**TO DO:** Copy exactly the lines of the data below that run from the line holding "The researchers measured the distribution" through the line holding "Answer (YES/NO): YES", both ends included.

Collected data

[Start of section]

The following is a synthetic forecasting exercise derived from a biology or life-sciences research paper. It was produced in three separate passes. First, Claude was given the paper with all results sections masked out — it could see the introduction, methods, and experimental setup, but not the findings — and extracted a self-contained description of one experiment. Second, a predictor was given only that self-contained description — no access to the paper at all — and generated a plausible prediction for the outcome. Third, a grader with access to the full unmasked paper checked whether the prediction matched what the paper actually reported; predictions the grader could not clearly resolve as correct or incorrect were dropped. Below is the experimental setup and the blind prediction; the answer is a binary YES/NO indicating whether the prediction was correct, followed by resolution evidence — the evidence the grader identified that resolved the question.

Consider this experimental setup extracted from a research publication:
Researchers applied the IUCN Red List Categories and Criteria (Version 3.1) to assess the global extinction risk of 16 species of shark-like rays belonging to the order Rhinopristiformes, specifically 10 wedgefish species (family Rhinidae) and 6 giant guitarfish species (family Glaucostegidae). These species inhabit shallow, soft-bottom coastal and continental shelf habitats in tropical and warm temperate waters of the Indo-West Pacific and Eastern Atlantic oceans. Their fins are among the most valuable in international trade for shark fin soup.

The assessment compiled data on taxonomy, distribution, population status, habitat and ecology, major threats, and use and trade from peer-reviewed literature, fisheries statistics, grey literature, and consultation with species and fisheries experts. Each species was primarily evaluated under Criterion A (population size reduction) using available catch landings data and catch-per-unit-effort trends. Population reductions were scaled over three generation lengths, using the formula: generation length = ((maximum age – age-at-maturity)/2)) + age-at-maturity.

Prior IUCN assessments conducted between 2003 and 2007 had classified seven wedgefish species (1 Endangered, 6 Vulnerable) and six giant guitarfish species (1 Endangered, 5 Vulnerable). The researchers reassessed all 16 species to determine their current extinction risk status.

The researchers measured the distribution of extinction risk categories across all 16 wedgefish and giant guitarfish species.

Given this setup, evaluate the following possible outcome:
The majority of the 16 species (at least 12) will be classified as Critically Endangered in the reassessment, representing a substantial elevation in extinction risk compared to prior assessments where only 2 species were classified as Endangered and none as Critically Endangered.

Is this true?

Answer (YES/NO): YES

[End of section]
[Start of section]

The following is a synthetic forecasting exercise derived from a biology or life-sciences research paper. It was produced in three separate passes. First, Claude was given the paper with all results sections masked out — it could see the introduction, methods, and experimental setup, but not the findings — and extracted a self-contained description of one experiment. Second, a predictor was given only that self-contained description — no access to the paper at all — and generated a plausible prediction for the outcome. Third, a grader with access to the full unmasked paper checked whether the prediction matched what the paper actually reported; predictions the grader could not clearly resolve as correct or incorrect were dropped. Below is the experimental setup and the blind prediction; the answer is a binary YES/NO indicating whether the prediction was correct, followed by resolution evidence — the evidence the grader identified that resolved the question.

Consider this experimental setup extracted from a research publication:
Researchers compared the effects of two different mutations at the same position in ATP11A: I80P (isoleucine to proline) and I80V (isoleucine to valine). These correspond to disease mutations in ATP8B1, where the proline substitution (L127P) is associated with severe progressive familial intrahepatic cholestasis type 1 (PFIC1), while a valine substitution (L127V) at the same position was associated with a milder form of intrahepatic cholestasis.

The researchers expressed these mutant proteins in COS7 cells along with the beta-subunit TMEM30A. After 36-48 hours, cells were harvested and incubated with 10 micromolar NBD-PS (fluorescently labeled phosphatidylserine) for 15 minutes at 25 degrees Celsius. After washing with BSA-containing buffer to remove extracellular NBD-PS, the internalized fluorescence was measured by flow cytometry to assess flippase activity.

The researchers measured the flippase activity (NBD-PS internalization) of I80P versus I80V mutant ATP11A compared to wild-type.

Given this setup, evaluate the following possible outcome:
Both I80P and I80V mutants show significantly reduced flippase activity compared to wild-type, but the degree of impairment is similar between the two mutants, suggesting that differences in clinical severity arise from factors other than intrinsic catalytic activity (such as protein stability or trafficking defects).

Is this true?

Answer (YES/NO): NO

[End of section]

**EXERCISE OUTPUT:**
The researchers measured the distribution of extinction risk categories across all 16 wedgefish and giant guitarfish species.

Given this setup, evaluate the following possible outcome:
The majority of the 16 species (at least 12) will be classified as Critically Endangered in the reassessment, representing a substantial elevation in extinction risk compared to prior assessments where only 2 species were classified as Endangered and none as Critically Endangered.

Is this true?

Answer (YES/NO): YES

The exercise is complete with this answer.